The findings highlight that obstetric violence is not merely a matter of service quality but a multidimensional issue with psychological and relational consequences. Exposure to verbal and sexual obstetric violence was associated with lower maternal attachment and higher postpartum depressive symptoms, underscoring the broader impact of childbirth experiences on maternal mental health and early mother–infant attachment.

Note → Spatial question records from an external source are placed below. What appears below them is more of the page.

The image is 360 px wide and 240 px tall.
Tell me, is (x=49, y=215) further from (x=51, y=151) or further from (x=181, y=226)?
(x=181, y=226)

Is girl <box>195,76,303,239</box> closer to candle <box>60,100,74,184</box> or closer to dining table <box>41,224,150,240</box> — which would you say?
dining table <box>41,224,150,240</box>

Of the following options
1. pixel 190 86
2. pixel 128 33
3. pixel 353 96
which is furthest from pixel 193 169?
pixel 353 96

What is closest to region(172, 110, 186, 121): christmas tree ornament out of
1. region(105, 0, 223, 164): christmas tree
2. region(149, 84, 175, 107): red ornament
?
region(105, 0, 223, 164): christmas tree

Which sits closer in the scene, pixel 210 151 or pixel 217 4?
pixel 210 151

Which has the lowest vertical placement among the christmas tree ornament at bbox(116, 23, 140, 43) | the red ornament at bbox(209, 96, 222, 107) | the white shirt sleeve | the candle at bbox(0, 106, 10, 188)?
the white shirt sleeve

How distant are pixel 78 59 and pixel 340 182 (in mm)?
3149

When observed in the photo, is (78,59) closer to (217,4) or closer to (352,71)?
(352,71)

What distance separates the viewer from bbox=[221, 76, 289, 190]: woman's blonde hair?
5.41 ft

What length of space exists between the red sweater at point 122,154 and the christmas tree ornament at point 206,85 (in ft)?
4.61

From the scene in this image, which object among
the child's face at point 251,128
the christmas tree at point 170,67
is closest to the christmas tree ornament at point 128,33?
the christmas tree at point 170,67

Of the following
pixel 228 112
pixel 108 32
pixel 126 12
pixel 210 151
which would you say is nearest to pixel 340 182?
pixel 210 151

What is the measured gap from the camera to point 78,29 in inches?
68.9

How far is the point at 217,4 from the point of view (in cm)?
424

Ensuring dignified, evidence-based, and woman-centered care is a fundamental right of every woman. Strengthening professional communication, informed consent procedures, and awareness among healthcare providers may be critical steps toward preventing obstetric violence. In addition, integrating routine mental health screening and early attachment support into postpartum care may help mitigate its adverse consequences. Future research should further explore protective and supportive interventions aimed at reducing the psychological and relational effects of traumatic birth experiences, including accessible and digitally delivered postpartum services. At the policy level, institutional commitment, staff training, and accountability mechanisms are essential for fostering a culture of respectful maternity care and safeguarding maternal and infant well-being.
Footnotes
Acknowledgements
The authors would like to thank all Turkish women participating in the study.
Ethical Considerations
Ethical approval for this study was obtained from the Ethics Committee of Selçuk University, Noninvasive Clinical Research Ethics Committee (Approval No: 2023/1369) prior to data collection. The study was conducted in accordance with the principles of the Declaration of Helsinki (1964) and its subsequent amendments. Institutional permission (Date and Number: 02.02.2024-E.691638) was obtained from the relevant hospital administration.
Consent to Participate
Written informed consent was obtained from all participants prior to enrollment in the study.
Author Contributions
H.A.D.: Conceptualization, Formal analysis, Methodology, Project administration, Supervision, Writing—original draft; S.A.K.: Investigation, Writing—original draft; H.T.K.: Visualization, Writing—original draft, Writing—review & editing; R.Y.: Supervision, Validation, Writing—original draft.
Funding
The authors disclosed receipt of the following financial support for the research, authorship, and/or publication of this article: This study received funding from the Selçuk University Scientific Research Coordinator (Project No: 24401077).
Declaration of Conflicting Interests
The authors declared no potential conflicts of interest with respect to the research, authorship, and/or publication of this article.
Data Availability Statement
The data that support the findings of this study are available on request from the corresponding author. The data are not publicly available due to privacy or ethical restrictions. Research data are not shared.